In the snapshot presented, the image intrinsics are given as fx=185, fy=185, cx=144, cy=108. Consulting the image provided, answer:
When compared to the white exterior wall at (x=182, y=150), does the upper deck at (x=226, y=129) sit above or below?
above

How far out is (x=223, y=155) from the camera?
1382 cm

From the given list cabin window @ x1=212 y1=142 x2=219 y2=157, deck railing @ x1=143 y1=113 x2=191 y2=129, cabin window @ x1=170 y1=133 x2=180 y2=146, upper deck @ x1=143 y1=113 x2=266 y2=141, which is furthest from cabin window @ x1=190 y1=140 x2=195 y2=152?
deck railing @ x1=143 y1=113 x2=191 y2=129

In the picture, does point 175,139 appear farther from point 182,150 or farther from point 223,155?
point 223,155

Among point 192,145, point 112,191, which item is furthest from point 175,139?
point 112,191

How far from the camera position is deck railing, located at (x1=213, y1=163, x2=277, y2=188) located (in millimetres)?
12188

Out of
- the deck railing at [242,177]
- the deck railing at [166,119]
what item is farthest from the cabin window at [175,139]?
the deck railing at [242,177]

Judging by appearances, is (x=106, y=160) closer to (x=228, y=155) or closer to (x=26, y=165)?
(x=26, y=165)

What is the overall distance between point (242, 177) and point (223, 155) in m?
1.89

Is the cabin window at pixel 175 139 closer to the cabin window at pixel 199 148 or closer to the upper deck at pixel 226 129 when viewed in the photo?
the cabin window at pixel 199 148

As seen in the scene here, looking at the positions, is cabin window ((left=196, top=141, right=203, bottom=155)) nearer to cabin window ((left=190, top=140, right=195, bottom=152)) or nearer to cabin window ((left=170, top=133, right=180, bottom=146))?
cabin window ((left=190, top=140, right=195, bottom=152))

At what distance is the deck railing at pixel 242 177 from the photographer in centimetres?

::::::::::

:: STATED GOAL ::
Please recast every line of the rows above as a JSON list of strings, one string per line, omitting blank lines.

:: RESPONSE TO THIS TASK ::
[
  "In the snapshot presented, the image intrinsics are given as fx=185, fy=185, cx=144, cy=108. Consulting the image provided, answer:",
  "When compared to the white exterior wall at (x=182, y=150), does the upper deck at (x=226, y=129) sit above or below?",
  "above",
  "How far out is (x=223, y=155) from the camera?",
  "1382 cm",
  "From the given list cabin window @ x1=212 y1=142 x2=219 y2=157, deck railing @ x1=143 y1=113 x2=191 y2=129, cabin window @ x1=170 y1=133 x2=180 y2=146, upper deck @ x1=143 y1=113 x2=266 y2=141, which is furthest from cabin window @ x1=190 y1=140 x2=195 y2=152?",
  "deck railing @ x1=143 y1=113 x2=191 y2=129",
  "In the picture, does point 175,139 appear farther from point 182,150 or farther from point 223,155?",
  "point 223,155",
  "Among point 192,145, point 112,191, which item is furthest from point 175,139?",
  "point 112,191",
  "How far from the camera position is deck railing, located at (x1=213, y1=163, x2=277, y2=188) located (in millimetres)?",
  "12188",
  "Out of",
  "- the deck railing at [242,177]",
  "- the deck railing at [166,119]",
  "what item is farthest from the cabin window at [175,139]?",
  "the deck railing at [242,177]",
  "Judging by appearances, is (x=106, y=160) closer to (x=228, y=155) or closer to (x=26, y=165)?",
  "(x=26, y=165)",
  "What is the overall distance between point (242, 177) and point (223, 155) in m?",
  "1.89",
  "Is the cabin window at pixel 175 139 closer to the cabin window at pixel 199 148 or closer to the upper deck at pixel 226 129 when viewed in the photo?",
  "the cabin window at pixel 199 148",
  "As seen in the scene here, looking at the positions, is cabin window ((left=196, top=141, right=203, bottom=155)) nearer to cabin window ((left=190, top=140, right=195, bottom=152)) or nearer to cabin window ((left=170, top=133, right=180, bottom=146))?",
  "cabin window ((left=190, top=140, right=195, bottom=152))",
  "At what distance is the deck railing at pixel 242 177 from the photographer in centimetres?"
]